## START Records provided
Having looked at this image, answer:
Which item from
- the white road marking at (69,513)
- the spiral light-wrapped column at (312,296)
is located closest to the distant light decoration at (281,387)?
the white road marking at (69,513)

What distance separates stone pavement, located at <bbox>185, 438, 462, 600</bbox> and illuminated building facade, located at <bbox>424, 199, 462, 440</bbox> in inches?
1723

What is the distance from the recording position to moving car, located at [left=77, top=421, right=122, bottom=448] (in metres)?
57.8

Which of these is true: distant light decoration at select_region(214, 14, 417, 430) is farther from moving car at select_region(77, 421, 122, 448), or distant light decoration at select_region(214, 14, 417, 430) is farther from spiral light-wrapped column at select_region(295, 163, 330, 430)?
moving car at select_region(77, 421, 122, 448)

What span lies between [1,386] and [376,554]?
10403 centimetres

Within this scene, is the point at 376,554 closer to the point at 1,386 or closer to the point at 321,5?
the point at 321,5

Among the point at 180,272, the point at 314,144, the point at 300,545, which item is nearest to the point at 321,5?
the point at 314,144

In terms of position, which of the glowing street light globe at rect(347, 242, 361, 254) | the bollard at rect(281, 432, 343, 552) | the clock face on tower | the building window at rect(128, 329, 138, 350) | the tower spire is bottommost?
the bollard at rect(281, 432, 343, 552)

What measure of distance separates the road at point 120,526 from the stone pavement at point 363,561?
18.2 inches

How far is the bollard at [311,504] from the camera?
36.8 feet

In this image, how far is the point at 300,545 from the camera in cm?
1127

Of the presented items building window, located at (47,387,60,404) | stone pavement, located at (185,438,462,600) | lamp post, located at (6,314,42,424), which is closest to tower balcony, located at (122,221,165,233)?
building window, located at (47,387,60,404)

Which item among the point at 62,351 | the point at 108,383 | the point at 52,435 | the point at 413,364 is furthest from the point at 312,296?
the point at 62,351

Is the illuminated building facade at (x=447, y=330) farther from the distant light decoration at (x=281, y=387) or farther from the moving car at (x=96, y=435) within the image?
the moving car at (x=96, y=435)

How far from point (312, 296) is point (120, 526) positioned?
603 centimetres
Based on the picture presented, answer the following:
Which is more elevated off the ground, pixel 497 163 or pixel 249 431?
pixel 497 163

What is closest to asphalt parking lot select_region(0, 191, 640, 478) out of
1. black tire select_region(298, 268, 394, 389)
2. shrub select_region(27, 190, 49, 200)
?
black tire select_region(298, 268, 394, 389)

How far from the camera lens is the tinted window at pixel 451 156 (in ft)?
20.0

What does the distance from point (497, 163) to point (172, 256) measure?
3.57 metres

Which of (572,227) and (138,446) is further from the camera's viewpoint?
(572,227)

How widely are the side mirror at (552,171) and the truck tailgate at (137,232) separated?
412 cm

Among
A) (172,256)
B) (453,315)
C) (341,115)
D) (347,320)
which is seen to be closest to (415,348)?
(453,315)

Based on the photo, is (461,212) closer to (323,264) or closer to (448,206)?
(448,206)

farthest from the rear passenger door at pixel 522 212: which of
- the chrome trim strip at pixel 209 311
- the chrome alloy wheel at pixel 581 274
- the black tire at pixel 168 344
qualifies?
## END Records provided
Description of the task
Starting with the line containing "How widely are" and going on through the last line of the records, put those lines into a Markdown table with the columns Row and Line. Number the rows and leave out blank lines.

Worked solution
| Row | Line |
|---|---|
| 1 | How widely are the side mirror at (552,171) and the truck tailgate at (137,232) separated? |
| 2 | 412 cm |
| 3 | Among |
| 4 | A) (172,256) |
| 5 | B) (453,315) |
| 6 | C) (341,115) |
| 7 | D) (347,320) |
| 8 | which is seen to be closest to (415,348)? |
| 9 | (453,315) |
| 10 | Based on the photo, is (461,212) closer to (323,264) or closer to (448,206)? |
| 11 | (448,206) |
| 12 | farthest from the rear passenger door at pixel 522 212: which of |
| 13 | - the chrome trim strip at pixel 209 311 |
| 14 | - the chrome alloy wheel at pixel 581 274 |
| 15 | - the black tire at pixel 168 344 |
| 16 | qualifies? |